Pour les vices et défauts de conformité apparents,

Rejeter la demande principale de Madame [J] et Monsieur [E] à l’encontre de la SNC [Adresse 3] et de la société EQUINOX.
Subsidiairement,

Rejeter la demande de la SNC du [Adresse 3] d’être relevée et garantie par elle au titre du retard de livraison et des préjudices allégués par Madame [J] et Monsieur [E], y compris le préjudice moral.
En tout état de cause,

Rejeter toute demande à l’encontre de la société KORELL,Ecarter l’exécution provisoire,Condamner la SNC [Adresse 3] et la société EQUINOX à la somme de 4.000 € au titre des dispositions de l’article 700 du Code de procédure civile,Condamner tout succombant aux entiers dépens, dont distraction à la SELARL RACINE LYON.
*

En application des dispositions de l’article 455 du Code de procédure civile, il est expressément renvoyé aux écritures des parties pour l’exposé exhaustif de leurs prétentions et moyens.

*

La clôture de la procédure a été prononcée au 02 octobre 2023.

*

MOTIFS

Sur l’application de la théorie du mandat apparent
Aux termes de l’article 1998 du Code civil, le mandant est tenu d’exécuter les engagements contractés par le mandataire, conformément au pouvoir qui lui a été donné.

En l’espèce, les consorts [E]-[J] sollicitent la condamnation « solidaire » de la SNC et de la société EQUINOX sur le fondement de la théorie du mandat apparent en ce que cette dernière doit voir sa responsabilité engagée motifs pris que l’ensemble des échanges concernant le projet immobilier se sont fait avec elle et outre le fait qu’elle a été créée par la SNC elle-même.

Or, il est constant qu’en application de ce texte, comme le soutiennent les consorts [E]-[J], la responsabilité du mandant peut être engagée sur le fondement du mandat apparent, même en l’absence d’une faute susceptible de lui être reprochée, si la croyance du tiers à l’étendue des pouvoirs du mandataire est légitime, ce caractère supposant que les circonstances autorisaient le tiers à ne pas vérifier les limites exactes de ces pouvoirs.

Partant, il convient de relever qu’en l’espèce les consorts [E]-[J] recherchent la responsabilité de la société EQUINOX en application de ces dispositions.

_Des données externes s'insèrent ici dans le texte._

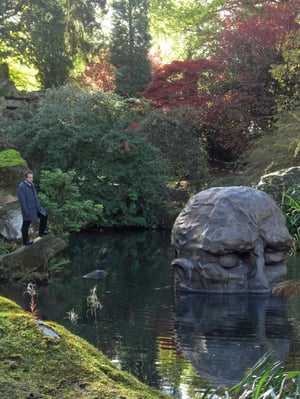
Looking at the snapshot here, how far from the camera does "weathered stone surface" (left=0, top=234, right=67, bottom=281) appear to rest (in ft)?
38.6

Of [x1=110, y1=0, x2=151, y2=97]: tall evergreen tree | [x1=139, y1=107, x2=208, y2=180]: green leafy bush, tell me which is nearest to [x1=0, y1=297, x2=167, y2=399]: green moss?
[x1=139, y1=107, x2=208, y2=180]: green leafy bush

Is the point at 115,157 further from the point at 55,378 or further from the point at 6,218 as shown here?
the point at 55,378

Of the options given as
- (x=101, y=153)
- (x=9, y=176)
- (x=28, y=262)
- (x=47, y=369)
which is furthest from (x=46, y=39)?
(x=47, y=369)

Or, la société EQUINOX ne pourrait être ici considérée que comme mandataire et non mandant ce dont il résulte une application inversée et non pertinente du texte susmentionné dès lors au surplus que la SNC, à la considérer comme mandant, ne conteste aucunement être engagée en sa qualité de venderesse.

En conséquence, il n’y a pas lieu à condamnation « solidaire » de la société EQUINOX, aucun développements articulés à un fondement particulier autre que l’article 1642-1 du Code civil ne ressortant des conclusions des demandeurs.

Sur le retard de livraison
Selon l’article 1103 du Code civil, les contrats légalement formés tiennent lieu de loi à ceux qui les ont faits.

Aux termes de l’article 1601-1 du Code civil, la vente d’immeubles à construire est celle par laquelle le vendeur s’oblige à édifier un immeuble dans un délai déterminé par le contrat. Elle peut être conclue à terme ou en l’état futur d’achèvement.

Sur la caractérisation du retard de livraison
En l’espèce, il ressort du contrat de réservation qu’il était prévu que « les ouvrages pourront être utilisés conformément à leur destination au plus tard le 31 mars 2019 » et, de l’acte authentique contenant vente en l’état futur d’achèvement, que « l’achèvement des biens objets des présentes est prévu au plus tard le 31 mars 2019, sauf survenance d’un cas de force majeure, ou d’une cause légale de suspension de délai, ainsi qu’il est stipulé dans le cahier des charges ci-dessus visé ».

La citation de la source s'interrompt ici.